What transitioned from the renaissance to the First Industrial Revolution, and now the Fourth Industrial Revolution, sometimes called the New Economy, is still birthing new ideas and products for the human race, even at the turn of the first quarter of the 21st Century.
The analogue telephone, radio, television, and fossil fuel-powered automobiles are rapidly giving way to the digital iPhone, android phone, drone, electric car, social media platforms and biotechnology.
Even space science is going way beyond the imagination of astronomer, astrophysicist and science communicator Carl Sagan and that of H.G. Wells, one of the most significant science fiction writers.
Digital technology has provided humanity with services and devices that are almost beyond imagination. Maybe the reawakening of the energies of Nigerian youths may lead to novel political “revelations” in 2023 and beyond. You will need to cross more than your fingers as things unveil.
Right now, the major disadvantage of the Nigerian youths is that though they have the numerical advantage over the oldies, they are the minority in the most senior levels of government decision-making. They are also the most unemployed.
That must be why they are insisting on playing a major and significant role in deciding who runs Nigeria after the 2023 presidential election. It’s a most crucial election for their political and economic emancipation.
The New Nigeria of the dream of the youths will be made or marred by whoever emerges as the President of Nigeria after the February 2023 presidential election. To borrow a phrase from American President Barack Obama, “It’s a defining moment.”
The youths may be focusing on the presidential election because the leadership of the Federal Government is critical to the existence and progress of Nigeria. Nigeria’s President is exceedingly powerful; a military magistracy decked in civilian garments.

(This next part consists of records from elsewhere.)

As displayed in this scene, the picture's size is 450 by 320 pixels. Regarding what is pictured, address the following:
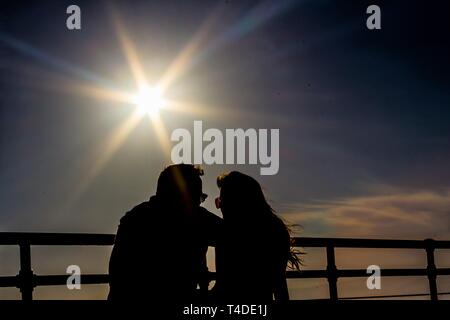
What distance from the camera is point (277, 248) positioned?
4.97 m

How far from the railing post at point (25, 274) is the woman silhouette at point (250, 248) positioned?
10.7ft

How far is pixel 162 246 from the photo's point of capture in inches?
191

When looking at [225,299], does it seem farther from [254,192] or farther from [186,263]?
[254,192]

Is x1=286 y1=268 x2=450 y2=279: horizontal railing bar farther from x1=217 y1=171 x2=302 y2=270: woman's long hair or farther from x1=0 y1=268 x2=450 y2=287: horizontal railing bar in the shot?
x1=217 y1=171 x2=302 y2=270: woman's long hair

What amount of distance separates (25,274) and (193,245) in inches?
136

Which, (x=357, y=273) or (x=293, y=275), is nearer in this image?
(x=293, y=275)

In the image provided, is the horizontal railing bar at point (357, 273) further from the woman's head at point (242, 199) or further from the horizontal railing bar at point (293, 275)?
the woman's head at point (242, 199)

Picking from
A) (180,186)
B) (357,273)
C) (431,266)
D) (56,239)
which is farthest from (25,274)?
(431,266)

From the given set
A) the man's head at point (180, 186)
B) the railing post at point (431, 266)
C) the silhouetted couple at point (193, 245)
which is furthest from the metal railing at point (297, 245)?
the man's head at point (180, 186)

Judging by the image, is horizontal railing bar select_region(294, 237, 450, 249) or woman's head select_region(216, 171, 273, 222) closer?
woman's head select_region(216, 171, 273, 222)

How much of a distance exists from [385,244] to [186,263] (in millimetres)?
6377

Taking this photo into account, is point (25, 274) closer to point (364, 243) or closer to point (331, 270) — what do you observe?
point (331, 270)

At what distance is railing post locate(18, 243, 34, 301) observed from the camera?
24.7ft

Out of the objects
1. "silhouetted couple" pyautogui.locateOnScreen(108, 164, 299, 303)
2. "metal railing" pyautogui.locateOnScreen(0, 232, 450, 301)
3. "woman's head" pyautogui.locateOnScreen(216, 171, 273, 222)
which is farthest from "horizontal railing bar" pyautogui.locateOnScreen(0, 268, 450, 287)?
"woman's head" pyautogui.locateOnScreen(216, 171, 273, 222)
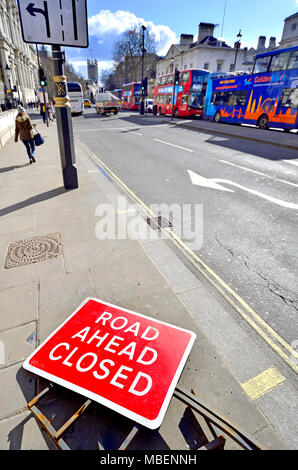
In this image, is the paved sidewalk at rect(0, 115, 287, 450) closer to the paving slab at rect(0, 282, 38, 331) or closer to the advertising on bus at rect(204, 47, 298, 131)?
A: the paving slab at rect(0, 282, 38, 331)

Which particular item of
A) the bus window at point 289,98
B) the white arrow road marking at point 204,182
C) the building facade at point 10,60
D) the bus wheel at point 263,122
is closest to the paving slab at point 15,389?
the white arrow road marking at point 204,182

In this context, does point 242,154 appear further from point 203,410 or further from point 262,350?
point 203,410

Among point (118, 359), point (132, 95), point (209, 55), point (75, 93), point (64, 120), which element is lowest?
point (118, 359)

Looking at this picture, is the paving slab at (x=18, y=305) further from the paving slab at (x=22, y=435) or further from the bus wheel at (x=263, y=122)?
the bus wheel at (x=263, y=122)

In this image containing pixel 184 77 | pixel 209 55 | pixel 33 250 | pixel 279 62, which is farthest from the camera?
pixel 209 55

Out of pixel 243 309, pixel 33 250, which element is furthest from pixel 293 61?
pixel 33 250

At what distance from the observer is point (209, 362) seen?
2.22 metres

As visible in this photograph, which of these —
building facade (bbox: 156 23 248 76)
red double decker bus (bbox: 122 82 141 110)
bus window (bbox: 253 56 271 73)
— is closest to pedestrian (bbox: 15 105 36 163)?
bus window (bbox: 253 56 271 73)

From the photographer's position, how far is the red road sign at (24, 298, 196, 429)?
185 cm

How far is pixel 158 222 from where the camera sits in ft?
16.2

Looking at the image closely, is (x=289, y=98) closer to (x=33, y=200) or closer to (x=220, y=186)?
(x=220, y=186)

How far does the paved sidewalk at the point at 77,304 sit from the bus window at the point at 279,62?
59.5ft

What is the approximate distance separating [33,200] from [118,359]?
4.71 metres

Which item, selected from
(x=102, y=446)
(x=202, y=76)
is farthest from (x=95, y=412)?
(x=202, y=76)
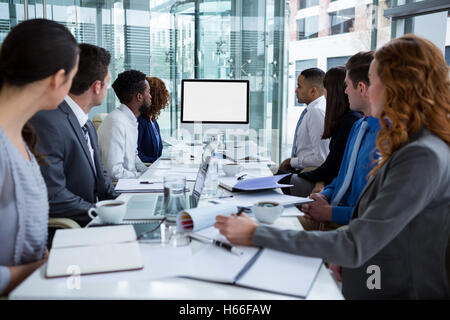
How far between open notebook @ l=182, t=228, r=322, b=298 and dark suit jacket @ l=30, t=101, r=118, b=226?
0.87 metres

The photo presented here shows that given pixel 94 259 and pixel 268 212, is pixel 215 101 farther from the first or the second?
pixel 94 259

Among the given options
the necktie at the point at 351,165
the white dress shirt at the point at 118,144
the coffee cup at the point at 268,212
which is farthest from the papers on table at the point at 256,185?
the white dress shirt at the point at 118,144

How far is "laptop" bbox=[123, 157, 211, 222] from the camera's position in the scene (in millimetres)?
1546

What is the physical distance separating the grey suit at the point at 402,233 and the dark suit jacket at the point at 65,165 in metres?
0.99

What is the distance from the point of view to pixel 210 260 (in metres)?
1.10

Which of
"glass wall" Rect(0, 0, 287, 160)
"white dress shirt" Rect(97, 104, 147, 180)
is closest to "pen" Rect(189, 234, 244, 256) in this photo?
"white dress shirt" Rect(97, 104, 147, 180)

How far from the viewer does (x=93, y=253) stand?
1.07 meters

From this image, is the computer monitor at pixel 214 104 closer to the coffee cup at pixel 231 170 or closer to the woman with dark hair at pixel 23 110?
the coffee cup at pixel 231 170

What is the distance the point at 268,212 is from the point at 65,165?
1036 mm

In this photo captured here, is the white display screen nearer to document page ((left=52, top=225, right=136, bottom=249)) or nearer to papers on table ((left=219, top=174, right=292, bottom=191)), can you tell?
papers on table ((left=219, top=174, right=292, bottom=191))
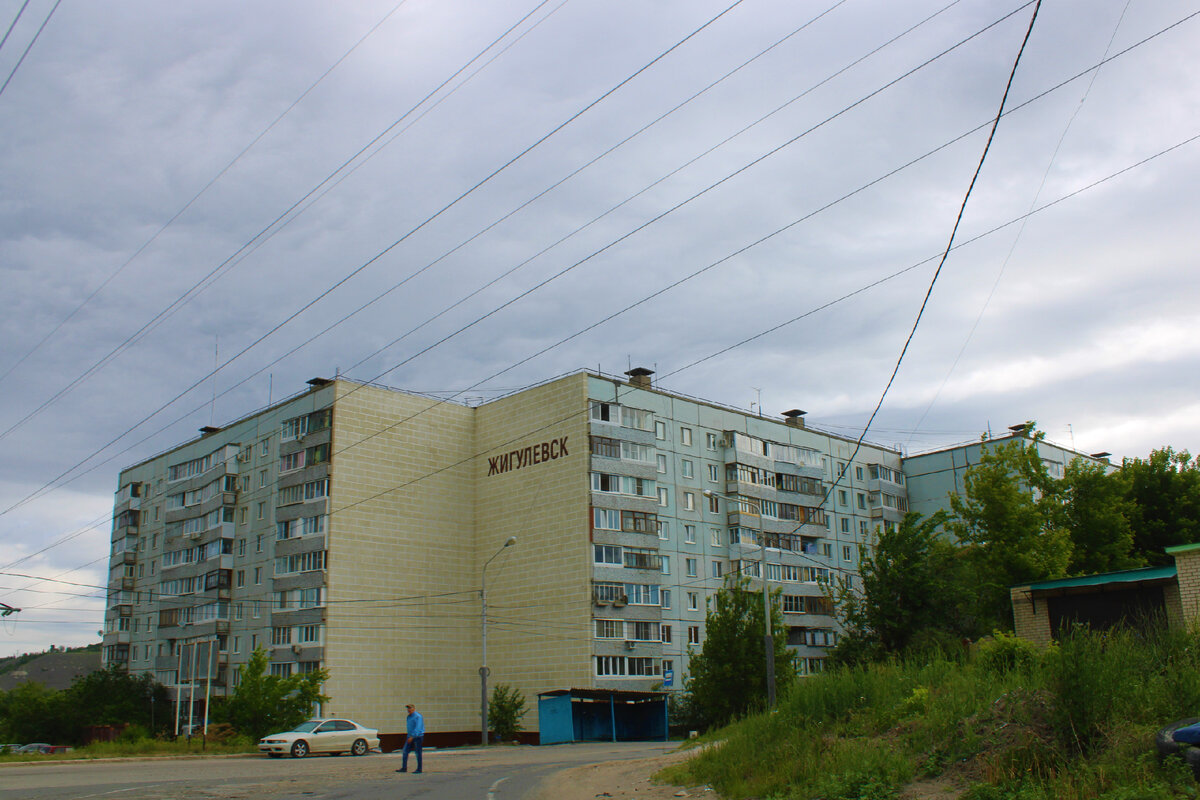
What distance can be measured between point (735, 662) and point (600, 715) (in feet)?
44.2

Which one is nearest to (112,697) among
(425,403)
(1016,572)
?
(425,403)

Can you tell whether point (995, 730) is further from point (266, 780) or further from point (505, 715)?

The Federal Government has near-absolute powers, privileges and patronages. If you check the Nigerian Constitution you will discover that the 68 items listed under the Federal Exclusive Legislative List pretty much make Nigeria a unitary state.
Worse is that the general provisions of the Nigerian Constitution strangulate economic and social progress. The structural booby-traps written into the Constitution are convoluted and cumbersome and are not easy to amend.

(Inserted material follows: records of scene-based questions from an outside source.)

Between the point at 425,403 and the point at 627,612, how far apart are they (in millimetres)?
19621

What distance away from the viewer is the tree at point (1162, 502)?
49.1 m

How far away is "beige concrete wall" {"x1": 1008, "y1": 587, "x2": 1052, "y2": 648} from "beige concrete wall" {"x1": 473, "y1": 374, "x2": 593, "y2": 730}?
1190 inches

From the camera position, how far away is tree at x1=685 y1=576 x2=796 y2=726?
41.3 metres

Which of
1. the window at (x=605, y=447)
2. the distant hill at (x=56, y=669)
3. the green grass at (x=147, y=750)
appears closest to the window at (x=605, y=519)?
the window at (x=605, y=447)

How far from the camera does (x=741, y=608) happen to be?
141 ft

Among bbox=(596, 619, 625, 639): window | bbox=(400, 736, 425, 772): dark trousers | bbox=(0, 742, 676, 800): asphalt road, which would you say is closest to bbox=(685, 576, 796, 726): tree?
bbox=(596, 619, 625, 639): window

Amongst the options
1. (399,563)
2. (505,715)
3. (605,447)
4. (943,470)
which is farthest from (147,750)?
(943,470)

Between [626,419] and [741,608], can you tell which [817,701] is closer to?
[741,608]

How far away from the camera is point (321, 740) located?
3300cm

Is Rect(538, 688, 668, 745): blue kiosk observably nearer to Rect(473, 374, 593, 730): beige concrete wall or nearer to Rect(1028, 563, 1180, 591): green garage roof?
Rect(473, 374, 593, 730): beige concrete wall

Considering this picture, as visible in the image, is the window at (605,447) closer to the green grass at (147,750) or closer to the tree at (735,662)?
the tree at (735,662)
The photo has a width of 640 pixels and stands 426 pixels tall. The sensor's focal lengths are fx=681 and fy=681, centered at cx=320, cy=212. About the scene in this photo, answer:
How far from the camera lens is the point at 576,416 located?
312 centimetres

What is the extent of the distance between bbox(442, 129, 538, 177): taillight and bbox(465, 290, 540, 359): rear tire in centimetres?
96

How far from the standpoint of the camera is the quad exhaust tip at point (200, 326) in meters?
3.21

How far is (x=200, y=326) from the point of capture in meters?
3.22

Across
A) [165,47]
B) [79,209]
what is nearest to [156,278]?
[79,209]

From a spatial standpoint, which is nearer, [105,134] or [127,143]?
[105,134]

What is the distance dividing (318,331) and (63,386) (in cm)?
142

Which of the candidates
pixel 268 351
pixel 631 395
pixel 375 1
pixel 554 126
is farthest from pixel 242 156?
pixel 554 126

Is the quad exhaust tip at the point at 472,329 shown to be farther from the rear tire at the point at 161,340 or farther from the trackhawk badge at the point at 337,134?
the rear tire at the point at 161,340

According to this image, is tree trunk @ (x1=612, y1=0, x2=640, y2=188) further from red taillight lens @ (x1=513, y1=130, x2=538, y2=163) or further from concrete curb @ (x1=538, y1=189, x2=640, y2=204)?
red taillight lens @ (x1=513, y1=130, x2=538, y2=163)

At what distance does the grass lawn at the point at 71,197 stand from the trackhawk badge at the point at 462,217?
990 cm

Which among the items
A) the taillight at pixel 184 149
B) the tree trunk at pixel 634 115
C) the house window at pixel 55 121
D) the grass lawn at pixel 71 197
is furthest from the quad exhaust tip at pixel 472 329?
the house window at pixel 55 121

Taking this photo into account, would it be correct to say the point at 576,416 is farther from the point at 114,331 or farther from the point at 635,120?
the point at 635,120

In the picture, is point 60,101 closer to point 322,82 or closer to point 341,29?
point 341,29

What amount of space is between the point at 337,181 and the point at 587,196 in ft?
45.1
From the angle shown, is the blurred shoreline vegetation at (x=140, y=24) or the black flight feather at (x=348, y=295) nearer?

Nigeria must get it right and break out of the vicious cycle of failures, disunity, political instability, near economic ruin, even hunger and famine, and insecurity that the Constitution says is Job Number One of government.

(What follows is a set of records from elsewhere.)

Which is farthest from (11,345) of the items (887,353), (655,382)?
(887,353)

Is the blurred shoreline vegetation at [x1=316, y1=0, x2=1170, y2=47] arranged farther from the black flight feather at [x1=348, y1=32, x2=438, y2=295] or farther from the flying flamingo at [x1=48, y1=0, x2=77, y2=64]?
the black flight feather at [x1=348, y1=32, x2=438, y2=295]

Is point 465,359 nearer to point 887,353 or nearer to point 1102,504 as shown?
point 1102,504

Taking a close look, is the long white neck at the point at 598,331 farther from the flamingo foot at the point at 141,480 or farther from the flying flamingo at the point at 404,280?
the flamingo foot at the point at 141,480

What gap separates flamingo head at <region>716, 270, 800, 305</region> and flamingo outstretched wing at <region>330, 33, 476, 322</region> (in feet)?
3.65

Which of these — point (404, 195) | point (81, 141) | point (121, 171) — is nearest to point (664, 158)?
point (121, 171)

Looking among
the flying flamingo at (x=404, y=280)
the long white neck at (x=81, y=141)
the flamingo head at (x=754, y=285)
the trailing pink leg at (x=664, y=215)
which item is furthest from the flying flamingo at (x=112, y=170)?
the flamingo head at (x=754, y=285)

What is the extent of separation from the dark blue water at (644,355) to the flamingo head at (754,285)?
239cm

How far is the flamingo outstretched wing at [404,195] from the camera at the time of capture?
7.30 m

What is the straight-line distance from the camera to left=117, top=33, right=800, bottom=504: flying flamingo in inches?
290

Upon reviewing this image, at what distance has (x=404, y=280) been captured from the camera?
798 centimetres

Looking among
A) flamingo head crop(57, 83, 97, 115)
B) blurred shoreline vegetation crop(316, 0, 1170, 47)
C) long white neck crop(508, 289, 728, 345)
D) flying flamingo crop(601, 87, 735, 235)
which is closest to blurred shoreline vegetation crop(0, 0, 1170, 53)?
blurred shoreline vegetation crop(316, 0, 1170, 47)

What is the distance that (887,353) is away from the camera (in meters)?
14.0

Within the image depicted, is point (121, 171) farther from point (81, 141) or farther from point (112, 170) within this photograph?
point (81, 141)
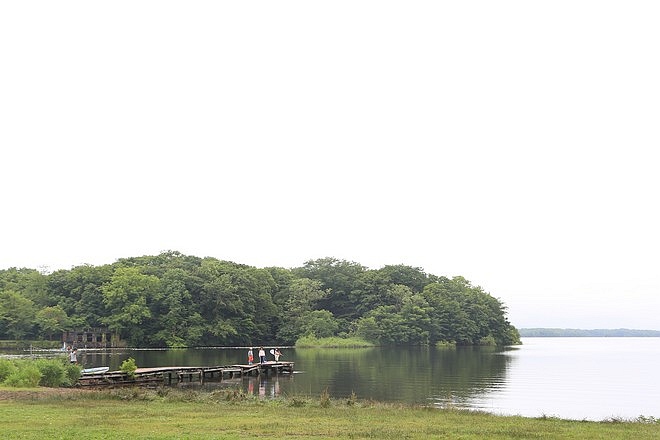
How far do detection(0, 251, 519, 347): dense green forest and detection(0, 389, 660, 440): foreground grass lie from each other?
248ft

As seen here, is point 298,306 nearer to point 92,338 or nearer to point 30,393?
point 92,338

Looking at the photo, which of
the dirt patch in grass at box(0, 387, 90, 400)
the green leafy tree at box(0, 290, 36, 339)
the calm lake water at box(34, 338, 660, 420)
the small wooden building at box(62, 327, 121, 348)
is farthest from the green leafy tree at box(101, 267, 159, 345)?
the dirt patch in grass at box(0, 387, 90, 400)

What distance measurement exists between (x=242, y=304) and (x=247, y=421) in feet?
298

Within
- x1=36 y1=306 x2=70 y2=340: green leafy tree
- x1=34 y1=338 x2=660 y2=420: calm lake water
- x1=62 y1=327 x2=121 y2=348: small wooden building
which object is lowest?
x1=34 y1=338 x2=660 y2=420: calm lake water

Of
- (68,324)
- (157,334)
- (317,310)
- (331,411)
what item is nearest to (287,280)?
(317,310)

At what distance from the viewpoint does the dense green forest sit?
102062mm

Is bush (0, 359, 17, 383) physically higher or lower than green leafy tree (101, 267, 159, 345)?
lower

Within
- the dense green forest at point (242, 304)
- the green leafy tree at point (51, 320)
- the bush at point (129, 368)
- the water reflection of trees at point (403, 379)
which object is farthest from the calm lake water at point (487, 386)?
the dense green forest at point (242, 304)

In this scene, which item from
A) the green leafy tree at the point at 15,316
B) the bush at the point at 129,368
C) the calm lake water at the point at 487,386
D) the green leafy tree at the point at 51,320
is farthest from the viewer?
the green leafy tree at the point at 51,320

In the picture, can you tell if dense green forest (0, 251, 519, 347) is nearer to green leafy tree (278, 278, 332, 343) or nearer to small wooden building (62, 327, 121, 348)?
green leafy tree (278, 278, 332, 343)

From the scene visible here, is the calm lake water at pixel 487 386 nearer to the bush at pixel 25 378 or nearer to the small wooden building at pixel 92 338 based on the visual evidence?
the bush at pixel 25 378

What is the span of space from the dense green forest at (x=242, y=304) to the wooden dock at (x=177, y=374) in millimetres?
48558

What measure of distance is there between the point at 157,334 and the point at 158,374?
59517mm

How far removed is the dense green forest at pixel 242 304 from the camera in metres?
102
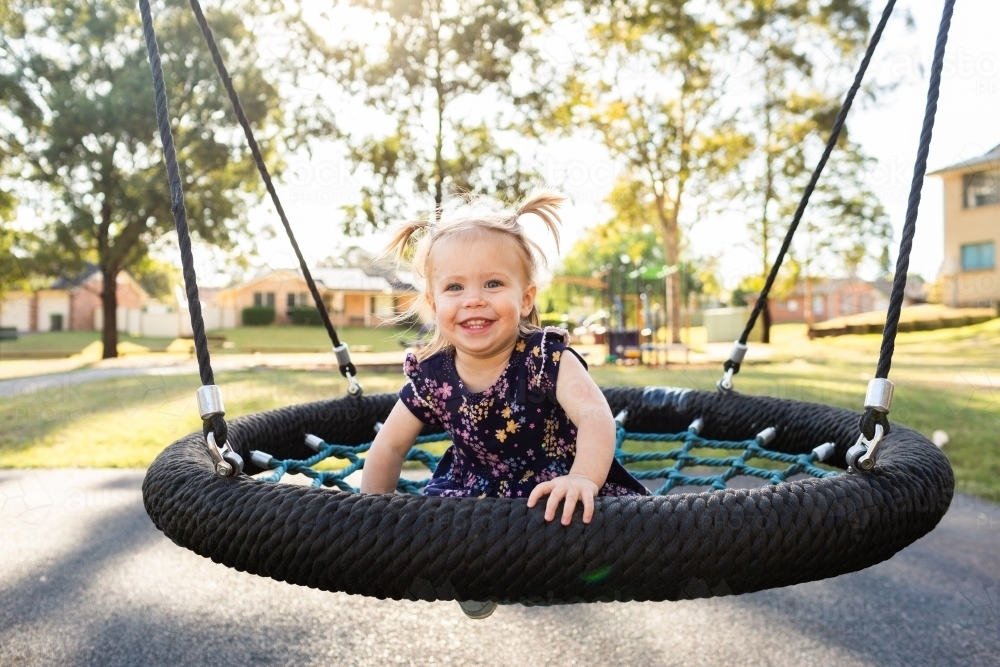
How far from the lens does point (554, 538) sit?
0.87 m

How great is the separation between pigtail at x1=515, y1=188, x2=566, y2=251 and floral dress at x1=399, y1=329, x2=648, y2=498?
0.25 m

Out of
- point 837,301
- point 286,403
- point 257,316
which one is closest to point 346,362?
point 286,403

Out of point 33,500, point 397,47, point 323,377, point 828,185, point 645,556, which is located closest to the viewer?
point 645,556

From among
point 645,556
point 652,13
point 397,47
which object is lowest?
point 645,556

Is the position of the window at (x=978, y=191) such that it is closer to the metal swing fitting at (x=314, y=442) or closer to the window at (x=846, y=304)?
the window at (x=846, y=304)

By their actions and rhetoric, Nigerian youths seem ready to travel the road to correct whatever they think is wrong with Nigeria once and for all. It’s interesting that they are not quite big players in the separatist agitations of the Indigenous People of Biafra and the Oduduwa Nation protagonists.
They are focused on their intention to get Nigeria to run in a way that they will prosper as individuals, who will no longer have the wish or desire to migrate out of Nigeria, or to “japa,” as it is said on the streets.
They are investing, not only their energies in the project of righting whatever is wrong with the Nigerian state, they are investing their resources, making posters, jingles, online videos, audios and visuals, and staging roadshows in support of their candidates.
It’s okay that the youths want to shake the political table in 2023. But they should be regrouping to become a critical mass of political party delegates, in order to influence the outcome of the 2027 party primaries.
The youths must go beyond emotionalism and theatrics; approach the presidential candidates to extract a social contract with favourable terms. Also, they could adopt VOMO, “Vote Or Miss Out,” Michelle Obama’s advocacy for the electorate to register and vote.